Data listing =
+ + +

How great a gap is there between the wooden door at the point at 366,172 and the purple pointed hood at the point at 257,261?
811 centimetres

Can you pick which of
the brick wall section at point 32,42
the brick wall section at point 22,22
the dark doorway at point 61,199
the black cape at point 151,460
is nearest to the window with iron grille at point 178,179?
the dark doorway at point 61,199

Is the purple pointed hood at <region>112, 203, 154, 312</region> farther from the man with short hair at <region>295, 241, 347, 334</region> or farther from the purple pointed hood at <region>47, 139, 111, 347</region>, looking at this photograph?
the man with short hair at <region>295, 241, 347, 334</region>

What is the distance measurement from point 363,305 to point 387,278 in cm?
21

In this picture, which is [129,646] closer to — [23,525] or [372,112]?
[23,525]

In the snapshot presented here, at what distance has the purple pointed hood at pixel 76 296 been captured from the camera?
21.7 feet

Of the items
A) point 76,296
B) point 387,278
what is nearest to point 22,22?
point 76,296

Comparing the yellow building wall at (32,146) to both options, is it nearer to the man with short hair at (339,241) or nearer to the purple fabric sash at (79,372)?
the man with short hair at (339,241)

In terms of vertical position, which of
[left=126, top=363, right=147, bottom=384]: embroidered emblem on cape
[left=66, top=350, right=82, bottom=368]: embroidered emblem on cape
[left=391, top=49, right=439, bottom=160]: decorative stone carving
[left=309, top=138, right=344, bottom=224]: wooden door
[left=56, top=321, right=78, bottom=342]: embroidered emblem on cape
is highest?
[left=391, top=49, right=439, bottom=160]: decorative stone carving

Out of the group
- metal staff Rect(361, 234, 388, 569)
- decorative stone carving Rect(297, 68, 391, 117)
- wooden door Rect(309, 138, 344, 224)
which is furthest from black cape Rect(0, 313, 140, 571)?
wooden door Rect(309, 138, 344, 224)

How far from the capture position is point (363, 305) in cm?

+ + +

Given task = Type the material above out again, exactly.

Written response =
How great a gap is there between the wooden door at the point at 366,172 and the purple pointed hood at the point at 257,261?
811 centimetres

Can you pick which of
the brick wall section at point 32,42
the brick wall section at point 22,22
the dark doorway at point 61,199
the black cape at point 151,460
is nearest to the window with iron grille at point 178,179?
the dark doorway at point 61,199

Is the purple pointed hood at <region>112, 203, 154, 312</region> farther from the man with short hair at <region>295, 241, 347, 334</region> or farther from the purple pointed hood at <region>47, 139, 111, 347</region>, looking at this photograph?
the man with short hair at <region>295, 241, 347, 334</region>

What is the distance measurement from point 363,305 to point 387,278 in cm?
21

In this picture, which is [129,646] closer to — [23,525] or [372,112]?
[23,525]

In the snapshot presented here, at what distance has the purple pointed hood at pixel 76 296 been captured from the camera?
21.7 feet

Of the items
A) point 76,296
B) point 387,278
what is nearest to point 22,22?
point 76,296

Comparing the yellow building wall at (32,146) to both options, is it nearer to the man with short hair at (339,241) or nearer to the purple fabric sash at (79,372)?
the man with short hair at (339,241)

In terms of vertical position, which of
[left=126, top=363, right=147, bottom=384]: embroidered emblem on cape
[left=66, top=350, right=82, bottom=368]: embroidered emblem on cape
[left=391, top=49, right=439, bottom=160]: decorative stone carving
[left=309, top=138, right=344, bottom=224]: wooden door
[left=56, top=321, right=78, bottom=342]: embroidered emblem on cape
is highest?
[left=391, top=49, right=439, bottom=160]: decorative stone carving

Out of the group
- metal staff Rect(361, 234, 388, 569)
- decorative stone carving Rect(297, 68, 391, 117)
- wooden door Rect(309, 138, 344, 224)
which is furthest from black cape Rect(0, 313, 140, 571)?
wooden door Rect(309, 138, 344, 224)

How far from the capture position is point (363, 305) in cm?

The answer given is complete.